SHORT PROBLEM: Rewrite the records from the line with "How far away" to the line with "ground, bbox=(180, 236, 287, 253): chrome side trim", replacing "camera" with "lens" and leaving everything else unchanged.

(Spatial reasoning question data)
* START *
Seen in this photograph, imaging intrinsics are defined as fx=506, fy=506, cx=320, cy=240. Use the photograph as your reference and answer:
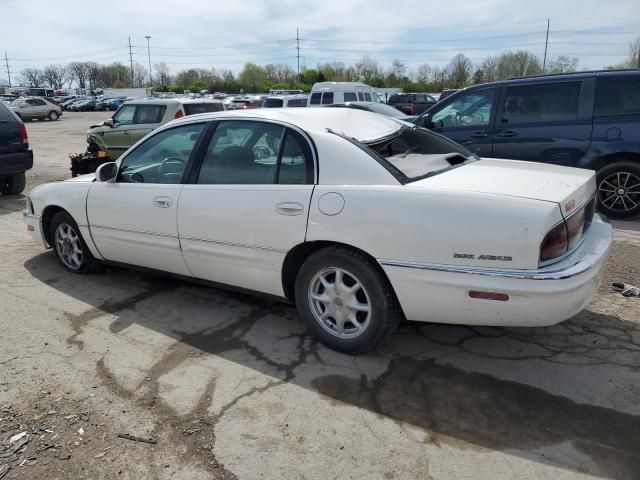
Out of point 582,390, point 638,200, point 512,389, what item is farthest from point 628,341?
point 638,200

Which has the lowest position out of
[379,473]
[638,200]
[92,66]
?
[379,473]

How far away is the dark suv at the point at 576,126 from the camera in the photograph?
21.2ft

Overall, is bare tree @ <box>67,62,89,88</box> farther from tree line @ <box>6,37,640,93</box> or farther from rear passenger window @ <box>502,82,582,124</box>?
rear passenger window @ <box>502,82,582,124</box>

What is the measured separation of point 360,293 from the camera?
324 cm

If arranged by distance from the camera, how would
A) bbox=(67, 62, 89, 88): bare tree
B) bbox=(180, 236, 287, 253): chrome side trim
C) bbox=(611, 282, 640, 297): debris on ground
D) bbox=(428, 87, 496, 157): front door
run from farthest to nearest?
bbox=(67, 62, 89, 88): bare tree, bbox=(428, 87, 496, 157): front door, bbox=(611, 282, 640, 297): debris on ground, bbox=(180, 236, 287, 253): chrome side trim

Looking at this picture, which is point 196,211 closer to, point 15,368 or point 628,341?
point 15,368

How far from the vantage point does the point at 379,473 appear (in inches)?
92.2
* END *
* START *
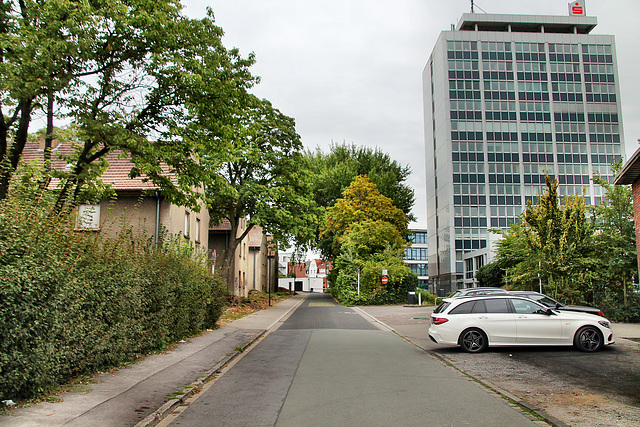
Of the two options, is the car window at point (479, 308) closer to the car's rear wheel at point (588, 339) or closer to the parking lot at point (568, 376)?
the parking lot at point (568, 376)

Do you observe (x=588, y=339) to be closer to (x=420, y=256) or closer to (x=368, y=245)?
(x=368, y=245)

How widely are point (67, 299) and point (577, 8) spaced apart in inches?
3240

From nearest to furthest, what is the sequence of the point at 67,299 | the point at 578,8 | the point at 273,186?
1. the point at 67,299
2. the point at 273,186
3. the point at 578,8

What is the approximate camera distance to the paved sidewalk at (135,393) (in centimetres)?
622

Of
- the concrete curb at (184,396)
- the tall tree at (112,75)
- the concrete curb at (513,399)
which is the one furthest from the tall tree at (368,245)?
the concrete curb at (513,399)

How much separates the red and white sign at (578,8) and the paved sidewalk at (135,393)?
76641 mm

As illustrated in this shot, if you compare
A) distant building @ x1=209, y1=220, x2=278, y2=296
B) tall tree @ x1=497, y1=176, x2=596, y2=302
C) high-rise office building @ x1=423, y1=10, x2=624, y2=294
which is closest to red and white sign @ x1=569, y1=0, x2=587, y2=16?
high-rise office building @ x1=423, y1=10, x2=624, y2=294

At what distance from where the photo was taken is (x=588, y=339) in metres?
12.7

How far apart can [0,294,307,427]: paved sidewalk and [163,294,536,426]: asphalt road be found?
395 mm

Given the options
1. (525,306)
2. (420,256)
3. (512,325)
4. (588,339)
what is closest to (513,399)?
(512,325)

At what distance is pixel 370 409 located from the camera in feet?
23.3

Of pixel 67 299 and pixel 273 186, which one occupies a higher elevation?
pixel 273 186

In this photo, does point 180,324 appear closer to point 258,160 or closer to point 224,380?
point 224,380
* END *
THE COMPLETED TASK:
How far away is the dark suv at the point at 576,126 from the lens in the photograph?
21.2ft

Overall, is bare tree @ <box>67,62,89,88</box> farther from tree line @ <box>6,37,640,93</box> or farther from rear passenger window @ <box>502,82,582,124</box>?
rear passenger window @ <box>502,82,582,124</box>

What is the measured separation of point 360,293 from the lens?
324 cm

If arranged by distance from the lens, how would
A) bbox=(67, 62, 89, 88): bare tree
B) bbox=(180, 236, 287, 253): chrome side trim
C) bbox=(611, 282, 640, 297): debris on ground
D) bbox=(428, 87, 496, 157): front door
run from farthest to nearest?
bbox=(67, 62, 89, 88): bare tree, bbox=(428, 87, 496, 157): front door, bbox=(611, 282, 640, 297): debris on ground, bbox=(180, 236, 287, 253): chrome side trim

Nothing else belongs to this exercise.